Le filtrage automatique des contenus imposé aux grandes plateformes
Les députés ont adopté jeudi un amendement présenté par l'ensemble du groupe socialiste à l'Assemblée nationale, qui impose un certain nombre de mesures visant à lutter contre les contenus illicites sur internet.
Il s'agit en premier lieu d'institutionnaliser les robocopyrights, ces outils qui utilisent des algorithmes plus ou moins fins pour tenter de reconnaître un contenu diffusé qui serait protégé par le droit d'auteur. Il s'agirait d'une obligation de moyens et de non d'une obligation de résultat. Mais tel qu'il est rédigé, l'amendement demande même la reconnaissance et le retrait de tout contenu illicite de toute nature, ce qui peut ouvrir la porte à la détection de propos haineux, racistes, sexistes, xénophobes, homophobes, etc.
Plutôt que de modifier la loi pour la confiance dans l'économique numérique (LCEN) qui fixe le régime de responsabilité des hébergeurs et des éditeurs, le texte amende le code de la consommation, ce qui est osé.
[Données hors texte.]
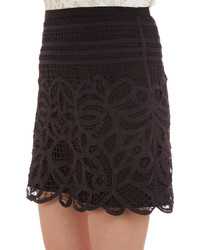 Rag and Bone Rag Bone Nancy Lace Crochet Skirt Black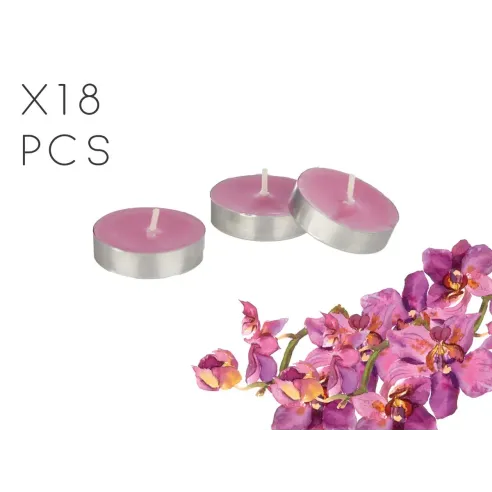 set dieciocho velas tea orquidea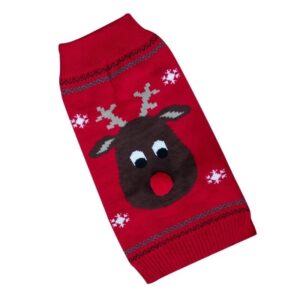 christmas english bulldog sweater
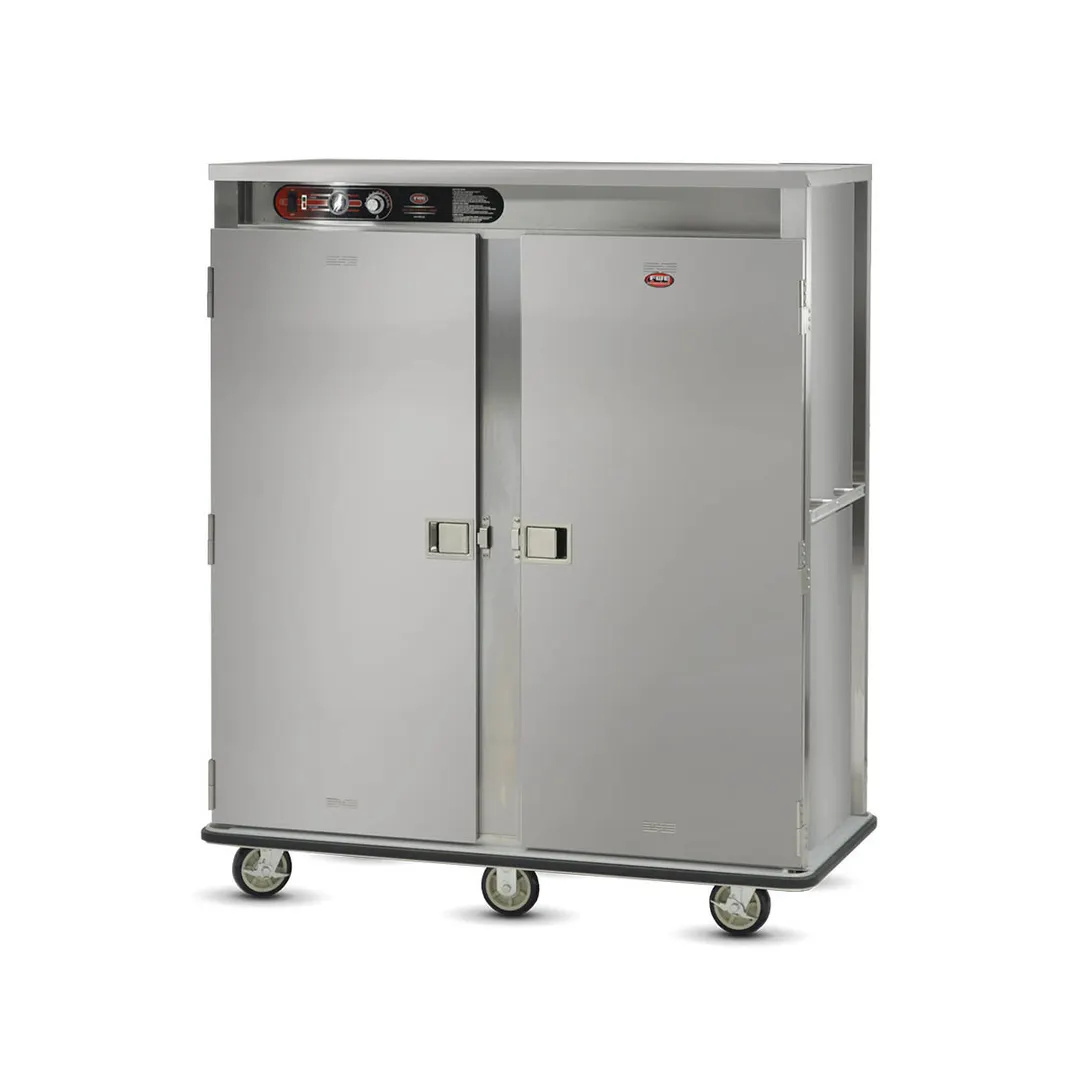 FWE E-1500 1-Section 2-Door Stainless Steel Heated Cabinet, 150 Plate Capacity, Electric Forced Air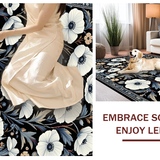 Elegant Poppy Blossom Print(Black)
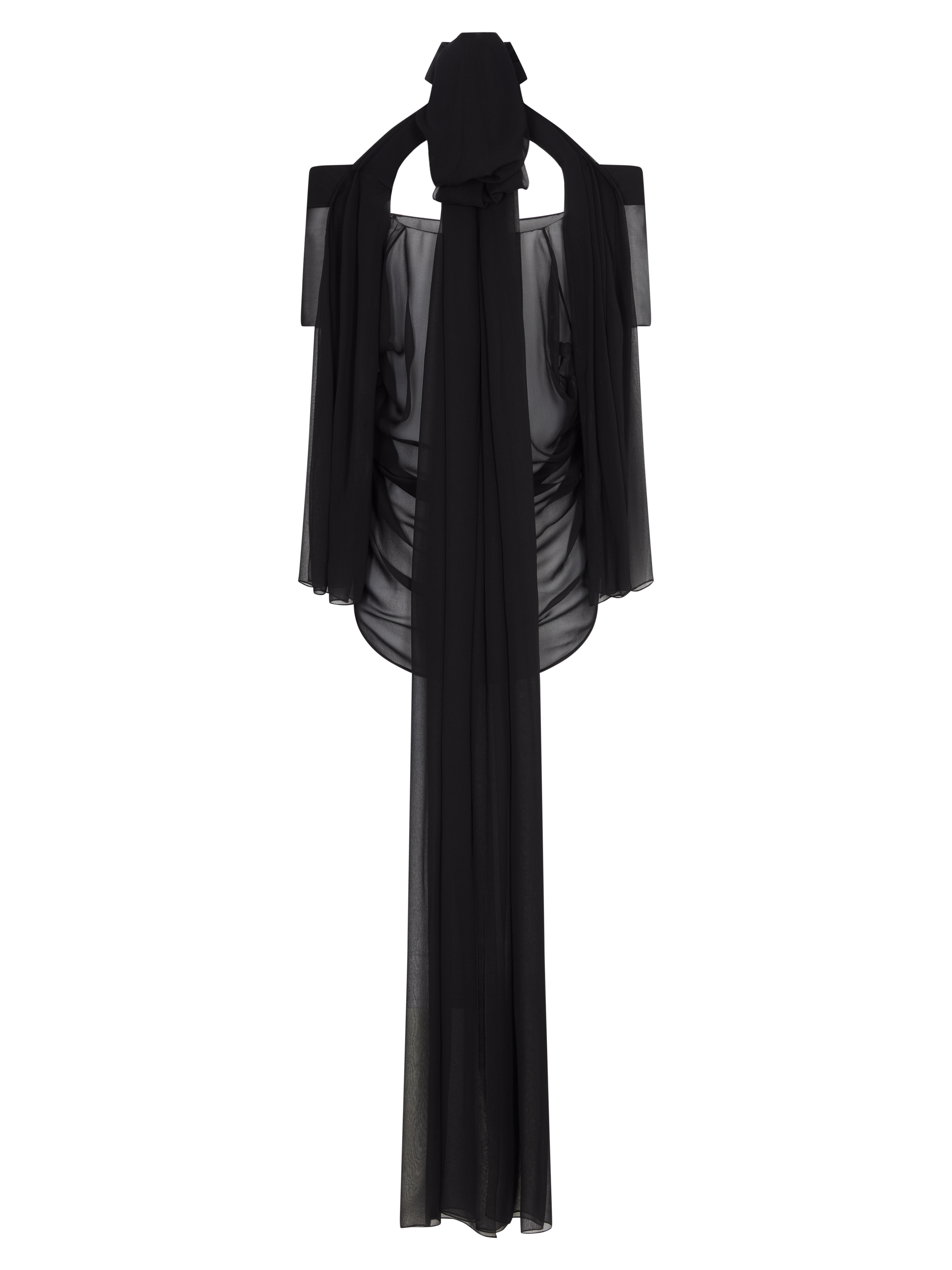 ÉPHÉMÈRE FANTÔME BLOUSE IN SILK MOUSSELINE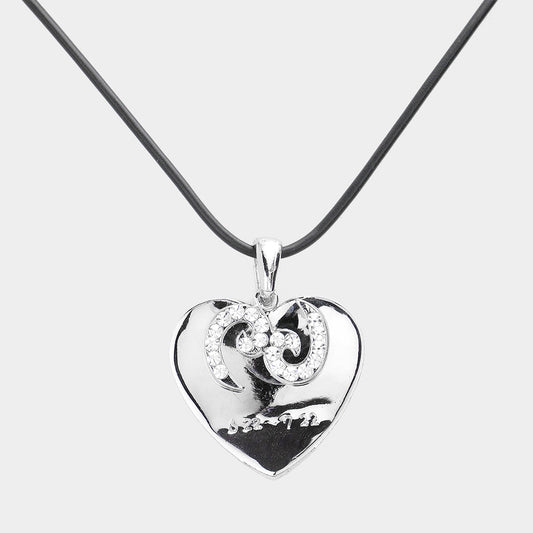Madeline Love Silver Cancer- Zodiac Heart Layered Pendant Necklace - Necklaces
Du filtrage préventif malgré la directive européenne
Le droit européen transposé par la LCEN interdit d'imposer une obligation générale de surveillance aux hébergeurs, et elle crée même une exonération de responsabilité jusqu'à ce qu'un contenu illégal leur soit signalé. Or avec la loi numérique actuellement en discussion, les opérateurs devront mettre en œuvre des mécanismes de filtrage préventif dès lors que « des contenus illicites sont susceptibles d’être diffusés à grande échelle à destination des consommateurs résidant en France ». Cette précision est quasiment inutile puisque dès lors que l'on utilise une plateforme populaire accessible depuis le territoire, tout contenu est susceptible d'être diffusé à grande échelle en France.
L'amendement ajoute d'autres obligations aux plateformes :
Désigner une personne physique comme leur représentant légal en France ;
Définir des indicateurs permettant d’apprécier le respect des lois et règlements relatifs aux contenus qu’ils mettent à disposition du public ;
Rendre périodiquement publics les résultats de l’évaluation des indicateurs mentionnés.
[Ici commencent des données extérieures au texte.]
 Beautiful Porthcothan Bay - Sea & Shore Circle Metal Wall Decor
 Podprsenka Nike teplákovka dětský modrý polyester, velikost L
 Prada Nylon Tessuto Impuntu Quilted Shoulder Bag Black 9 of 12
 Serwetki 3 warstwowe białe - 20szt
Théoriquement, les plateformes qui ne se soumettraient pas à cette obligation incluse dans le code de la consommation pourraient être bloquées en France à la demande de la DGCCRF. Ce n'est toutefois que théorique, les plus grands opérateurs qui sont les seuls concernés n'ayant aucun intérêt à ne pas coopérer pour respecter la loi française.